State Slaps Michigan Schools

Published September 1, 2000

Calling it “a win for kids,” the Kids First! Yes! organization hailed a July 25 ruling from the Office of the Michigan Secretary of State that three of the state’s public school districts had broken the law when they distributed anti-voucher materials to parents and employees earlier this year.

According to the Secretary of State’s compliance and rules division, the actions those districts took against a November school voucher ballot proposal were impermissible attempts to “influence the outcome” of an election with taxpayer resources.

“It is up to the people, and not public bodies, to decide elections,” the state told the three districts. “Even if a school district or its employees believe a candidate or ballot question is not in their best interest, they may not utilize public resources to oppose the candidate or ballot question.”

The state levied no penalties or fines in what it called a “precedent-setting case” against the Oakland Schools, the Kearsley Community Schools in Flint, and Grand Haven schools.
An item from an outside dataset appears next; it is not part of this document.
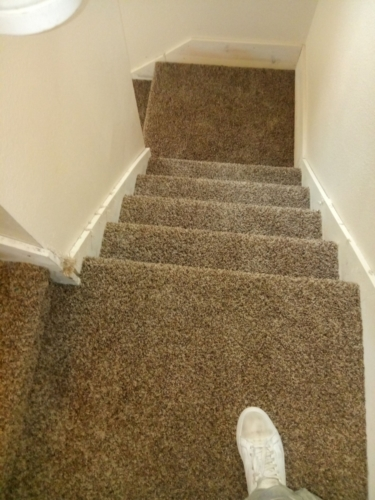 Cobblestone-25oz-Base-Carpet-Fort-Collins-12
However, to put other public school officials “on notice” of the state’s prohibition against electioneering, copies of the ruling were sent to all 555 of the state’s school districts. The state is reviewing additional complaints filed by Kids First! Yes! against 10 other school districts.

“Public officials cannot break the law just to make a political point,” the Rev. Eddie K. Edwards of Detroit told The Detroit Free Press. Edwards, who is president of Joy of Jesus Ministries, co-chairs the effort by Kids First! Yes! to allow students in failing school districts to use about $3,100 of their education tax dollars to pay for education in secular or religious private schools.
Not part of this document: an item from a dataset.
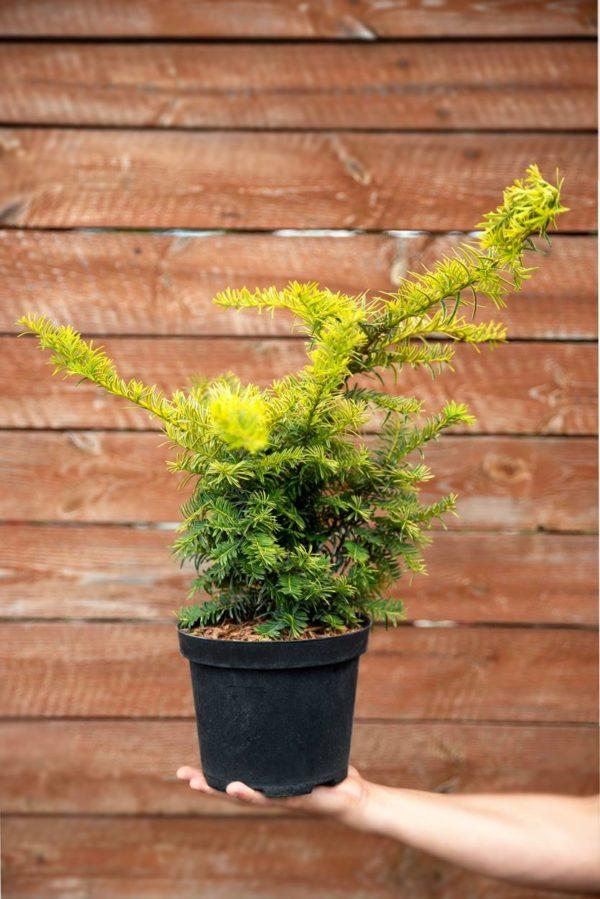 710-22562 Taxus baccata Summergold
According to the state ruling, the Oakland district broke the law with a presentation suggesting vouchers would turn the “state of Michigan checkbook over to corporate interests” and hurt many children. In addition, the district issued emails urging people to write anti-voucher letters to newspapers.

In late June, All Kids First!–which is organizing opposition to the Kids First! Yes! ballot initiative–was forced to halt distribution of an anti-voucher video. The group was found to have violated copyright laws by using the Whitney Houston song, “The Greatest Love of All,” on the video without permission.

“You did not obtain permission from Arista Records Inc. to use this recording,” wrote Houston’s recording company, in a letter to All Kids First!. “We therefore demand that you cease and desist from further use and distribution of this recording in your video.”

“Naturally, we would prefer to resolve this problem amicably and trust that you will not force us to institute formal legal proceedings,” the record company continued. “Of course, Arista reserves all of its rights and remedies with respect to the foregoing.”

According to a Detroit Free Press account of the incident, the violation arose from a misunderstanding with a subcontractor. The All Kids First! organization is no longer producing or distributing the anti-voucher video and has asked people not to use it.